**Written instruction:** Retype, without any change, the lines between the one containing "Going from nearest" and the one containing "Answer: pixel 1148", inclusive, and no others.

· · · ·

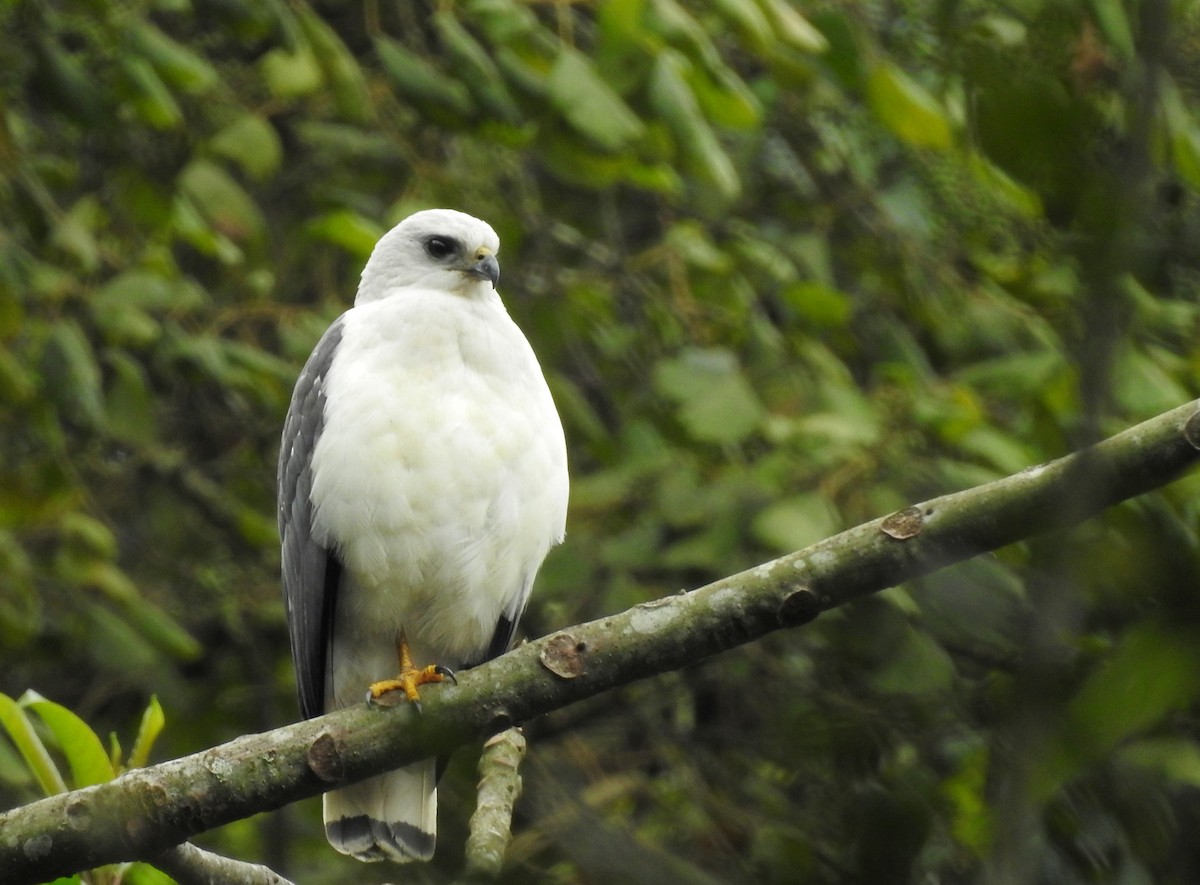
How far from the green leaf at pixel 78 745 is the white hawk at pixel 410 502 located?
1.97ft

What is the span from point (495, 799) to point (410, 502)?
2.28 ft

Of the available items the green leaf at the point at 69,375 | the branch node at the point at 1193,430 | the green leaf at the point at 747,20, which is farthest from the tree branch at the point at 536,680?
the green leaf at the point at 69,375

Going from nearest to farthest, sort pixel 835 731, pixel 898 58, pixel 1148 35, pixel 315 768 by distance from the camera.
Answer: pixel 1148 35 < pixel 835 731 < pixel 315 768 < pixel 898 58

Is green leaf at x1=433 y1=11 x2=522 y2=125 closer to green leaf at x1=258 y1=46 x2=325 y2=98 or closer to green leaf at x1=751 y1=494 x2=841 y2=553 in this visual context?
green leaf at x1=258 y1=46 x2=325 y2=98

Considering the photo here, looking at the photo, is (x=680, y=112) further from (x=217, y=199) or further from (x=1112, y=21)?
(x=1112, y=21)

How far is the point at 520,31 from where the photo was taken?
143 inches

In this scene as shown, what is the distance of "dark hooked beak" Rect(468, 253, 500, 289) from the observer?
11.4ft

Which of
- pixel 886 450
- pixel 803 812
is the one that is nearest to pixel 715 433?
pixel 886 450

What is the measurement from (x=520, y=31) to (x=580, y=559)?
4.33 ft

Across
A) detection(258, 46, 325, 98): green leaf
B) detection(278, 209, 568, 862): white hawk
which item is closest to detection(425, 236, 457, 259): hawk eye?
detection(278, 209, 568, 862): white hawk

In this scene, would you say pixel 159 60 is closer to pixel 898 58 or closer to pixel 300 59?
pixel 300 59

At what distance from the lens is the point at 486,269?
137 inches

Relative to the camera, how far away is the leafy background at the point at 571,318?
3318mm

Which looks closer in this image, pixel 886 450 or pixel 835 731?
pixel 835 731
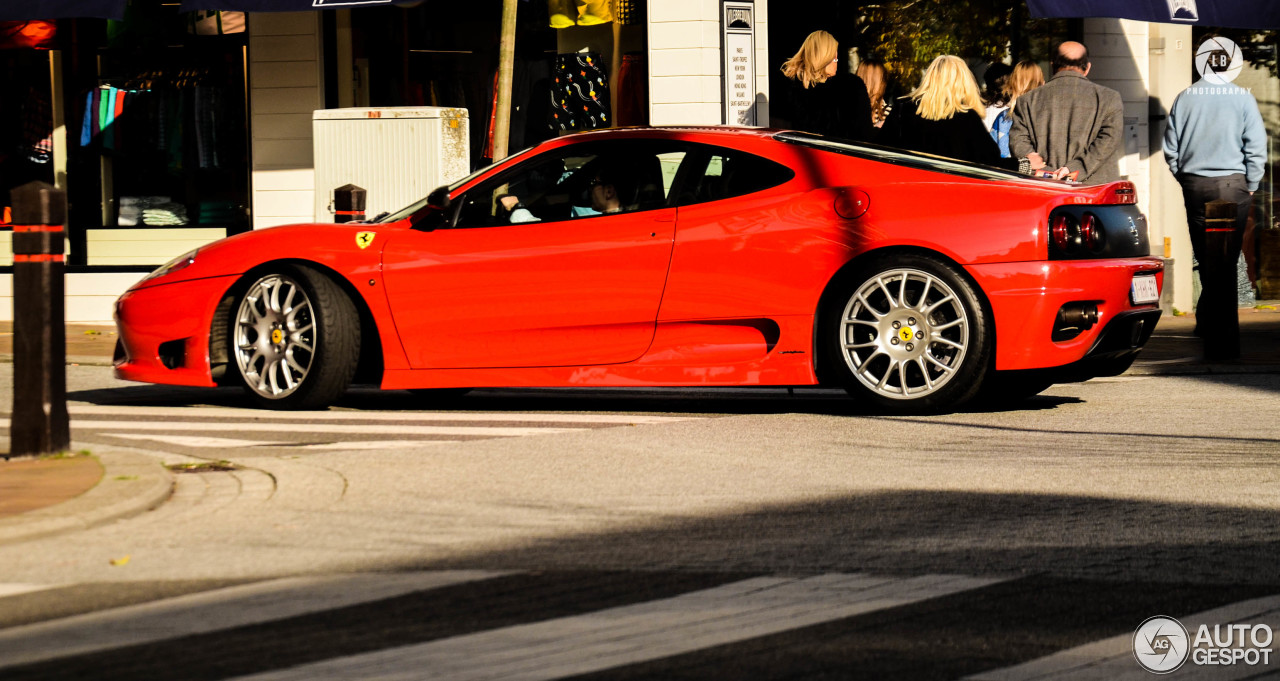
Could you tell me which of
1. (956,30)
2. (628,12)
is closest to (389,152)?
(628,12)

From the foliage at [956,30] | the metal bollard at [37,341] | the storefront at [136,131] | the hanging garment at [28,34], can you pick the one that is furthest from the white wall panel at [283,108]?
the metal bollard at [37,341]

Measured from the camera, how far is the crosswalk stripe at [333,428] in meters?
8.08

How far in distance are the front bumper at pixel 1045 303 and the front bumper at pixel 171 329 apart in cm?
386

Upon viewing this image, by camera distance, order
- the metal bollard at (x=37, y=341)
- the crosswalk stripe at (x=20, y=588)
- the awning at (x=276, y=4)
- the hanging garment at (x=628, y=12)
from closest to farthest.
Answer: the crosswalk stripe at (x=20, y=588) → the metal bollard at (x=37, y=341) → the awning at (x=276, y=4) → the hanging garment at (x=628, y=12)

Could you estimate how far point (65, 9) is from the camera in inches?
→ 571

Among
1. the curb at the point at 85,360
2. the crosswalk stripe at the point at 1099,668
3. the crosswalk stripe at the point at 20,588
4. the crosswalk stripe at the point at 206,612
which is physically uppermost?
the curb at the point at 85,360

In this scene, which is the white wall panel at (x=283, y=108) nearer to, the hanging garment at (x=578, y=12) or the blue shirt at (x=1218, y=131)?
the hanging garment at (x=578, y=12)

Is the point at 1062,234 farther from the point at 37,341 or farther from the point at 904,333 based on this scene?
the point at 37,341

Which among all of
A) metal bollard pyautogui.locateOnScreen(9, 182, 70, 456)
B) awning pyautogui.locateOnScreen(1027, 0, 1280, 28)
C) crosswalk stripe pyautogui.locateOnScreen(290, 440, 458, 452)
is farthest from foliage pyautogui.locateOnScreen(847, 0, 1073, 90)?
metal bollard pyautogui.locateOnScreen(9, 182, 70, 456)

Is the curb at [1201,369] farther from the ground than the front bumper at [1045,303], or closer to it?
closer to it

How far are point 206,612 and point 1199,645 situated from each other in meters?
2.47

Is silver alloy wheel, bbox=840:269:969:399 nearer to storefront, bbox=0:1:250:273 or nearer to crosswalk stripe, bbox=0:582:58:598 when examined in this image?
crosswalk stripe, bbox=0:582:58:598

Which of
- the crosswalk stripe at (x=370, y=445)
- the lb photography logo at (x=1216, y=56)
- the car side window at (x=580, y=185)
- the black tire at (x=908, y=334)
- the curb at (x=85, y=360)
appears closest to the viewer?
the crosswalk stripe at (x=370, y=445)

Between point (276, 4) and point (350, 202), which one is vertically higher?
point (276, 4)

· · · ·

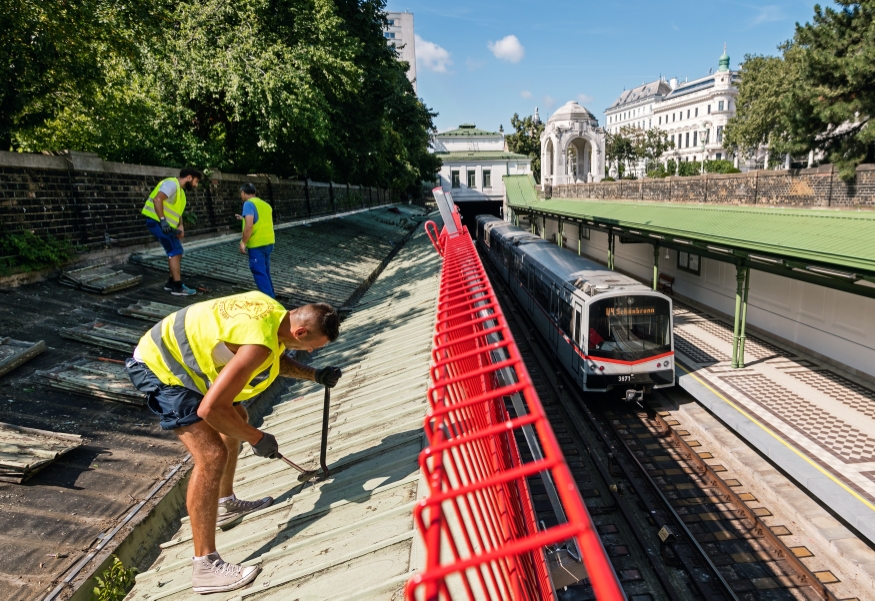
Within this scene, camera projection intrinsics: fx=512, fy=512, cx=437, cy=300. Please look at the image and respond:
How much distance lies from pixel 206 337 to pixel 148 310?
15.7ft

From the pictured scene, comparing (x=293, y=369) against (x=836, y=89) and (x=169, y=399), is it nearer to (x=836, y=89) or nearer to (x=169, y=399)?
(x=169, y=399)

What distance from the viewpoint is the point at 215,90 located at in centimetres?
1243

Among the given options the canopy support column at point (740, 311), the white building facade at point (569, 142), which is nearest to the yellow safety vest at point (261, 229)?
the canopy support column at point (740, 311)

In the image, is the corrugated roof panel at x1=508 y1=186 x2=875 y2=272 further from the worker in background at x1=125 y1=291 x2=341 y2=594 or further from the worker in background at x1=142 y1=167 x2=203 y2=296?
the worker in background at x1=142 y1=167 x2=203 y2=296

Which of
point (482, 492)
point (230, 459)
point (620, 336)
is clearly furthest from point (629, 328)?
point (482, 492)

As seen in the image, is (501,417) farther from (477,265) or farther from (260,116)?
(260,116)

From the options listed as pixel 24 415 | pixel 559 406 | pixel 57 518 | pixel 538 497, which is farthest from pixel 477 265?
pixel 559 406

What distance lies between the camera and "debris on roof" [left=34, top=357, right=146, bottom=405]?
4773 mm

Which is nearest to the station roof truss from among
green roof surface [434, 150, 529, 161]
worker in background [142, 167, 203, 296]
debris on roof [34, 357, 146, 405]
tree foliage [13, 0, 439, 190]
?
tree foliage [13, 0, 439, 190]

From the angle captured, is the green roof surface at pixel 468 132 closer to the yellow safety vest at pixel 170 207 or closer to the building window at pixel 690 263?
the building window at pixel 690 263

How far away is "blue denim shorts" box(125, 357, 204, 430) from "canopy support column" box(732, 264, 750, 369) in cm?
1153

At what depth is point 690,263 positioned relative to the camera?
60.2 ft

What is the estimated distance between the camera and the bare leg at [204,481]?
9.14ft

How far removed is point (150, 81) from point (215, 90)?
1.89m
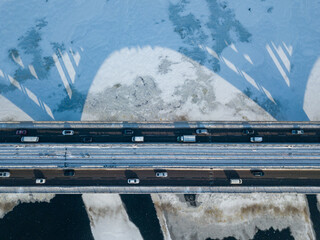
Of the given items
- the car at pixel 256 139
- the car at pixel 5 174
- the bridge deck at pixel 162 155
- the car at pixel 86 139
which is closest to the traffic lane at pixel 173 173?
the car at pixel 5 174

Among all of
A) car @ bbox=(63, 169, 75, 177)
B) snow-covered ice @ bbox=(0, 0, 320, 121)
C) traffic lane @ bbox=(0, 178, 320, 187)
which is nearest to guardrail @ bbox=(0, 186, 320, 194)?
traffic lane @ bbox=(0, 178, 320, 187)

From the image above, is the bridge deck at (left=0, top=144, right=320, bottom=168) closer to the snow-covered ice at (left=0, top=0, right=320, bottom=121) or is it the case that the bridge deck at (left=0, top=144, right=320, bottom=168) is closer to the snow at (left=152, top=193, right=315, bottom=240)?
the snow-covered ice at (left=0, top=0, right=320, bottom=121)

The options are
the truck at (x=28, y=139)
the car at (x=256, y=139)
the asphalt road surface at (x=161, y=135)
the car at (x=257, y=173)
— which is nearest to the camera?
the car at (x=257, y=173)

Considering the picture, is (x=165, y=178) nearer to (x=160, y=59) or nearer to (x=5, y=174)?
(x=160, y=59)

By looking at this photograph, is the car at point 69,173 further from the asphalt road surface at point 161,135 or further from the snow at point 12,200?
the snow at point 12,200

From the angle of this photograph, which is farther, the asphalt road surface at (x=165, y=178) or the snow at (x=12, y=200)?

· · · ·

**Response to the exercise:**
Going from nearest to farthest, sort pixel 835 731, pixel 898 58, pixel 1148 35, pixel 315 768 by distance from the camera.
Answer: pixel 1148 35 < pixel 835 731 < pixel 315 768 < pixel 898 58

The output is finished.